WHAT IS EXPECTED:
Count the lines in the data below that contain the string "viewer", and give only that number.

(Spatial relationship records)
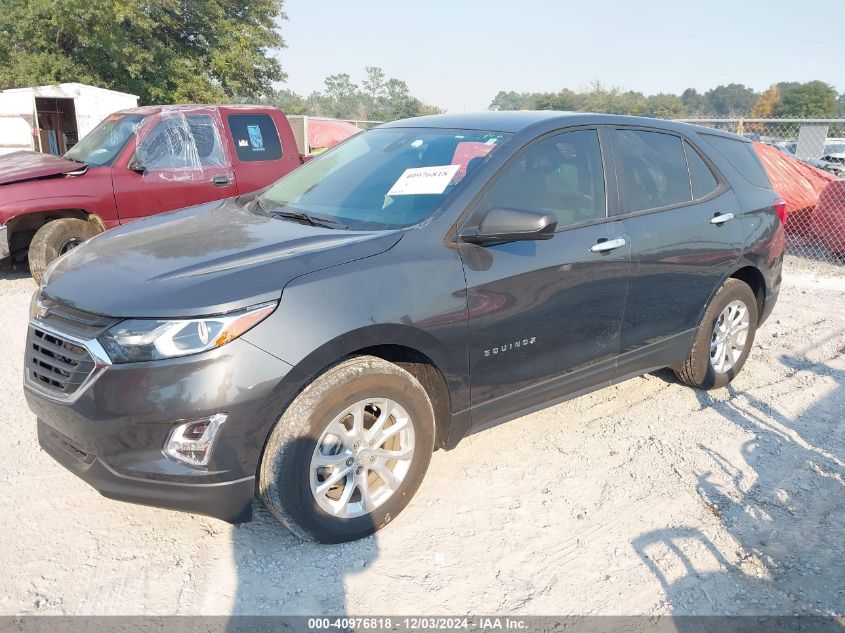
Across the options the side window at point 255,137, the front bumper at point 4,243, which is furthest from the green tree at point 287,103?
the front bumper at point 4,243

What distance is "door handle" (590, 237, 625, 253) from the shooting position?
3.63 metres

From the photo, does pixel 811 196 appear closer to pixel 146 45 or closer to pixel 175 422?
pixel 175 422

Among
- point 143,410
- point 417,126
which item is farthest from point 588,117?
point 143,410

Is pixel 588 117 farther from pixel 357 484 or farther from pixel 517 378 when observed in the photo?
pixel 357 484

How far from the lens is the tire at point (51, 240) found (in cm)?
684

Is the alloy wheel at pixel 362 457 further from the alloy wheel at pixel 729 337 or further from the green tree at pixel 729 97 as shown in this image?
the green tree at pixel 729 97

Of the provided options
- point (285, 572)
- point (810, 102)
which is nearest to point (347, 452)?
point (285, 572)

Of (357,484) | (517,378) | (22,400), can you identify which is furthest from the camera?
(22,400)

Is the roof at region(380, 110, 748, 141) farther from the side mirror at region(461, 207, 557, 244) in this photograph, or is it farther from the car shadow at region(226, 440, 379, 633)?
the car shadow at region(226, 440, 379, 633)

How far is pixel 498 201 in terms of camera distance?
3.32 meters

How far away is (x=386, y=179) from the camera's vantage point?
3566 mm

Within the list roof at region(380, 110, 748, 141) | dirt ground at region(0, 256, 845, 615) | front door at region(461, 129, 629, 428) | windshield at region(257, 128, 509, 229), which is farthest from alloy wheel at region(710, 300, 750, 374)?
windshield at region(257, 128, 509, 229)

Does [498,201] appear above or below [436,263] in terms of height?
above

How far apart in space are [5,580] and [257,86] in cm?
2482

---

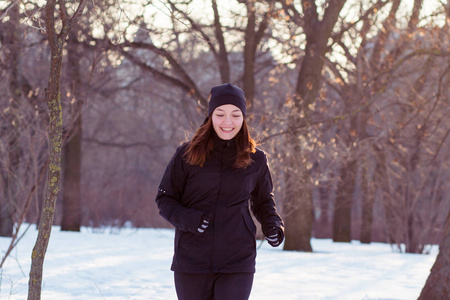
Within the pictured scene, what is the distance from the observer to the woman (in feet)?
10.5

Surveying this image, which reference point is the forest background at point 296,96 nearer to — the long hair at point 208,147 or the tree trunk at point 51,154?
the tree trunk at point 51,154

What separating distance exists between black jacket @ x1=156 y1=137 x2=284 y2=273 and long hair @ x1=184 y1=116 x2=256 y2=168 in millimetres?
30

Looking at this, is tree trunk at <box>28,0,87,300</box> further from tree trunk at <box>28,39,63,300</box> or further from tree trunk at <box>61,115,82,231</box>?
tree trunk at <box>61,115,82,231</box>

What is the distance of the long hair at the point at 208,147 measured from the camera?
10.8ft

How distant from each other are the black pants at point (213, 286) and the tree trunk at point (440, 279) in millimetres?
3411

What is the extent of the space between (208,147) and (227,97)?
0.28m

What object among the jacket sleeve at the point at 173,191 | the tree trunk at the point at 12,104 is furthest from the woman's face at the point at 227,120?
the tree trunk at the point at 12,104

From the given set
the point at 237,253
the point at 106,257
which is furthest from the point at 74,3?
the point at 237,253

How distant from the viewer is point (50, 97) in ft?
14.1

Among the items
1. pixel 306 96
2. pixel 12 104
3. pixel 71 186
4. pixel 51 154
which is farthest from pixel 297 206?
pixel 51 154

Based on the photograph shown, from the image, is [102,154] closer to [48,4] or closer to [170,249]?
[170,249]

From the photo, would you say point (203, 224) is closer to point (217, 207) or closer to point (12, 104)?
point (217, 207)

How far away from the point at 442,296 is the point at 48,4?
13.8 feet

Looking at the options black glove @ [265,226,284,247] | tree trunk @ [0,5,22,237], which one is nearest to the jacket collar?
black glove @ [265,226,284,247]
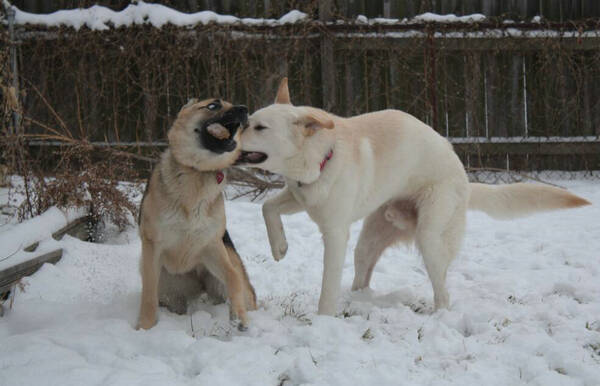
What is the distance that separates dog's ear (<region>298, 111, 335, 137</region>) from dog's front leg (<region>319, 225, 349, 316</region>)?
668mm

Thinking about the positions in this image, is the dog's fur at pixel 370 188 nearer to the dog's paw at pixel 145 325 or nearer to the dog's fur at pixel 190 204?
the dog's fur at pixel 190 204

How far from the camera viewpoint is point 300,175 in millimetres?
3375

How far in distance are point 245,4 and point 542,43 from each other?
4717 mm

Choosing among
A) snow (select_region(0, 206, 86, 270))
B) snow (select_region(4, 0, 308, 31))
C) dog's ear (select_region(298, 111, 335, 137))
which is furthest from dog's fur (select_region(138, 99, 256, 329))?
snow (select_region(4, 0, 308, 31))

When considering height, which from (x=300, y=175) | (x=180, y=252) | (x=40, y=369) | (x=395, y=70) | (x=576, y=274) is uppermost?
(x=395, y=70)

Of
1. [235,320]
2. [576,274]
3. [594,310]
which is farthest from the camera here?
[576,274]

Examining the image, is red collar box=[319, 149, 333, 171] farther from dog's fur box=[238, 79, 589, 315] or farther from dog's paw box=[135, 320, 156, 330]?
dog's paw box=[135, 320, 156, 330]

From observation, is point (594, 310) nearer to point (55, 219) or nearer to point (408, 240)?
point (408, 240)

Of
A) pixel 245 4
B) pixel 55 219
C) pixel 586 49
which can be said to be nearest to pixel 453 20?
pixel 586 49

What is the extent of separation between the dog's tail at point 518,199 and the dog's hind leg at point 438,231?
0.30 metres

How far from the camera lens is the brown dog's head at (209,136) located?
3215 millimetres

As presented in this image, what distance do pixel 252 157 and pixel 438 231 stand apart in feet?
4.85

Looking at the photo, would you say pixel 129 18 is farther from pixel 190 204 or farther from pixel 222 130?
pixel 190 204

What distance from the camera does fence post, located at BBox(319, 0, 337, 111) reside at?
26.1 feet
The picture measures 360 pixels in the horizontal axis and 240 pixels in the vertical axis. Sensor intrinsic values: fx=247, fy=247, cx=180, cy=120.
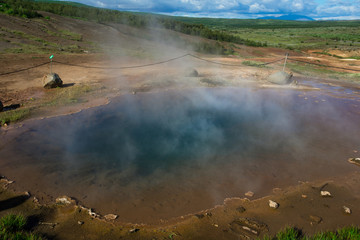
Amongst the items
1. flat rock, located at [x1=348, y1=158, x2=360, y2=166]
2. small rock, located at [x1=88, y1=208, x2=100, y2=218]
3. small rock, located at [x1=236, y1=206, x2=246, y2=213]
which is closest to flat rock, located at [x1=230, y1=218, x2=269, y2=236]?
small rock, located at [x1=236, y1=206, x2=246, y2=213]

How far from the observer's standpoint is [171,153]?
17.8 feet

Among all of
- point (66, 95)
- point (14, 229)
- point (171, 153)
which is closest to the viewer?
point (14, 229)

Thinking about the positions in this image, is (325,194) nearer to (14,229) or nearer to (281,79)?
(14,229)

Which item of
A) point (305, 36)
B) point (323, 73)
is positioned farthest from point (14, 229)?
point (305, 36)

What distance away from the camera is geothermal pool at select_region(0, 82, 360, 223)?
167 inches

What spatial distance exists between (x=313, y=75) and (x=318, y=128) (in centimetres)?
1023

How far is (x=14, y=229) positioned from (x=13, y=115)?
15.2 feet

TASK ANSWER:
2